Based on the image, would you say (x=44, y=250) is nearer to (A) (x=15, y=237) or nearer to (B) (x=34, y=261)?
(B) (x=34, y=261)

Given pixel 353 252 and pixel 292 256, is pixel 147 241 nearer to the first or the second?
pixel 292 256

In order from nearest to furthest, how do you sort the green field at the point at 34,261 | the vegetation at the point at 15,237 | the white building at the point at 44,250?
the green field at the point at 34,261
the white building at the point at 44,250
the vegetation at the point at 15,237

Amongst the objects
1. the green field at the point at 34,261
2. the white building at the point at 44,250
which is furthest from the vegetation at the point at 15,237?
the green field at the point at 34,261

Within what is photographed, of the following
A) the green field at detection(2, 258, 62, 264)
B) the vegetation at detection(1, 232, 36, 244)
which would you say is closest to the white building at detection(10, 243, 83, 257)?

** Instruction **
Please turn every line of the items above into a single numbered list, leaving out the blank lines.

** Task answer **
1. Based on the image, would you say (x=44, y=250) is nearer to (A) (x=15, y=237) or nearer to (B) (x=34, y=261)?
2. (B) (x=34, y=261)
3. Given pixel 353 252 and pixel 292 256, is pixel 147 241 nearer to the first or the second?
4. pixel 292 256
5. In order from nearest to furthest, how do you sort the green field at the point at 34,261 | the vegetation at the point at 15,237 | the white building at the point at 44,250?
6. the green field at the point at 34,261
7. the white building at the point at 44,250
8. the vegetation at the point at 15,237
9. Amongst the objects
10. 1. the green field at the point at 34,261
11. 2. the white building at the point at 44,250
12. which is furthest from the vegetation at the point at 15,237?
13. the green field at the point at 34,261
14. Within what is photographed, of the following
15. A) the green field at detection(2, 258, 62, 264)
16. B) the vegetation at detection(1, 232, 36, 244)
17. which would you say is closest to the white building at detection(10, 243, 83, 257)?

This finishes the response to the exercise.